:: Exercise aim ::
Review the material and extract every line in which the word "United" occurs.

☆ ☆ ☆

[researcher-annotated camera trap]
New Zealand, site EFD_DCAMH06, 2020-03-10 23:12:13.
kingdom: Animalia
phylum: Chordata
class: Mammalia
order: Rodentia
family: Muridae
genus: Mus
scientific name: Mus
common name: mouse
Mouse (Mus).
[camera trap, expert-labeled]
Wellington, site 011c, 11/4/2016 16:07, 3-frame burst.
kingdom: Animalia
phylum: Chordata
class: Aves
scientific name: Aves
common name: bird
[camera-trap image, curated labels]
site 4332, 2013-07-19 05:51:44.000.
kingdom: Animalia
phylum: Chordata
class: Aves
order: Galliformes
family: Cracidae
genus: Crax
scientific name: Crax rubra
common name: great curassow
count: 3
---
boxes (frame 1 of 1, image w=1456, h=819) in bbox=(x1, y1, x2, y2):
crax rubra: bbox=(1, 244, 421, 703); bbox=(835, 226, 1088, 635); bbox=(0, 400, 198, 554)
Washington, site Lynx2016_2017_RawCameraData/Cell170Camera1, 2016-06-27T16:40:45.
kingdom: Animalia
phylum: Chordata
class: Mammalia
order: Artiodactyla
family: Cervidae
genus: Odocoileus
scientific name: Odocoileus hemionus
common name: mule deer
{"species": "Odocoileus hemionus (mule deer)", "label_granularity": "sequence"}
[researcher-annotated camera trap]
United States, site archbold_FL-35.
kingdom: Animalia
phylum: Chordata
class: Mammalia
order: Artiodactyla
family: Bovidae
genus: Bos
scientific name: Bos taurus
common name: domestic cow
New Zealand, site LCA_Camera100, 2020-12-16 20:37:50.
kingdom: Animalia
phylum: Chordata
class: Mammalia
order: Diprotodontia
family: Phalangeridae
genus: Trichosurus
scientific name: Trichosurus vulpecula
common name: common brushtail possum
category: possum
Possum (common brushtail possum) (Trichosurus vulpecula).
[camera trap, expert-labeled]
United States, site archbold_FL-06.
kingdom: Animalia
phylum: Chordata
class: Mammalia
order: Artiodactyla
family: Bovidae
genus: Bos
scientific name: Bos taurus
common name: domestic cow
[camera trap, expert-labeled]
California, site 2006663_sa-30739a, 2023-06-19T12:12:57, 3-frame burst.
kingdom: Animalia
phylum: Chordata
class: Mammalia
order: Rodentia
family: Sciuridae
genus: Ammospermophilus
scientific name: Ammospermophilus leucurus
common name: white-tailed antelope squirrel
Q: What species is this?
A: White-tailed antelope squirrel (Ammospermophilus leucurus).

☆ ☆ ☆

:: Task output ::
United States, site archbold_FL-35.
United States, site archbold_FL-06.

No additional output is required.